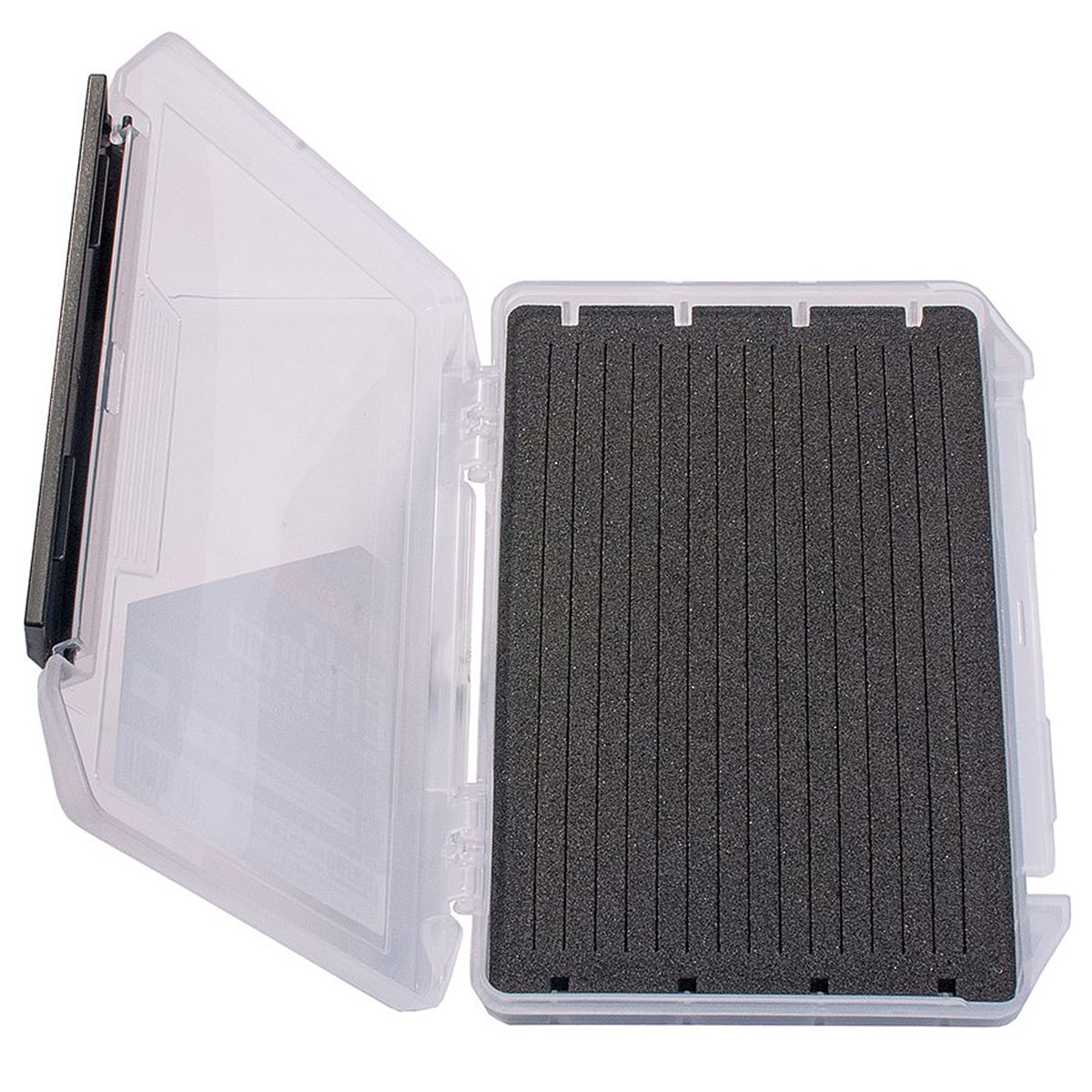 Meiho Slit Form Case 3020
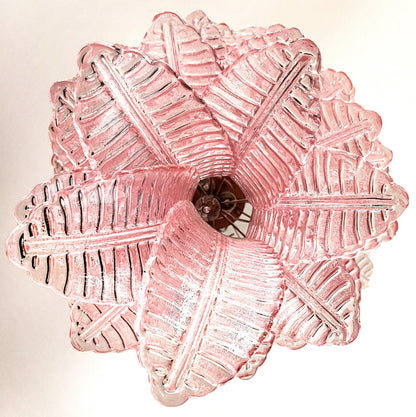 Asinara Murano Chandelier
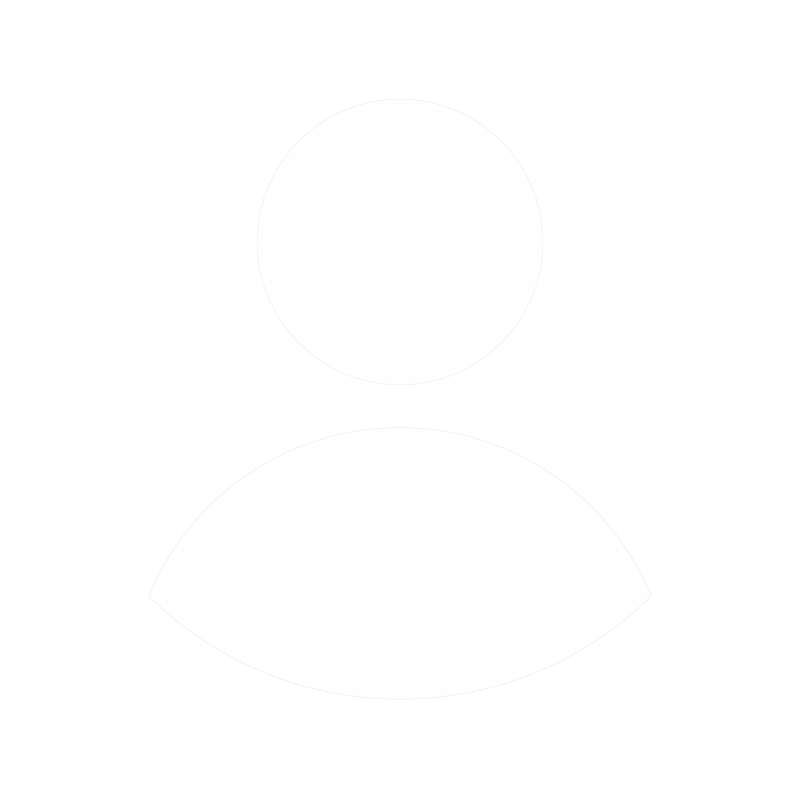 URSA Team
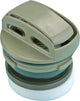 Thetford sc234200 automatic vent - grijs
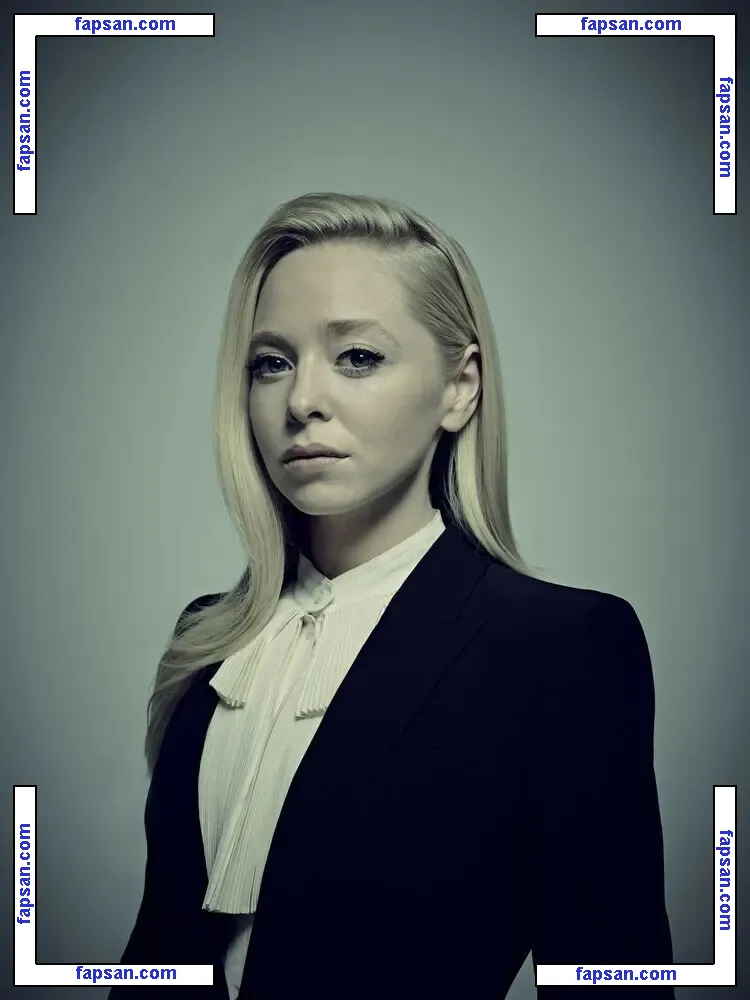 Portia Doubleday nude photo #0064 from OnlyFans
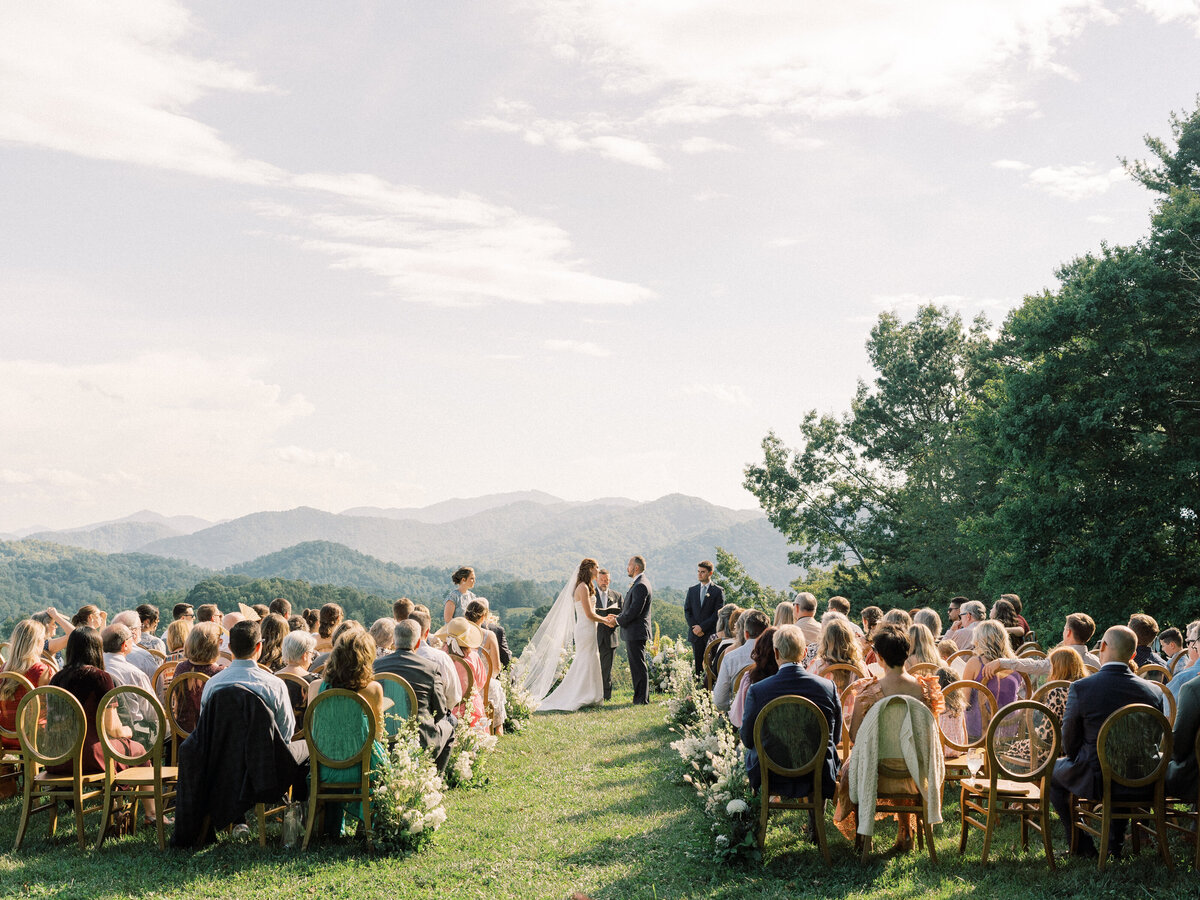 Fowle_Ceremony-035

.....

Work required:
For each entry above, write it out again exactly but leave out any picture.

Answer to the problem:
 Meiho Slit Form Case 3020
 Asinara Murano Chandelier
 URSA Team
 Thetford sc234200 automatic vent - grijs
 Portia Doubleday nude photo #0064 from OnlyFans
 Fowle_Ceremony-035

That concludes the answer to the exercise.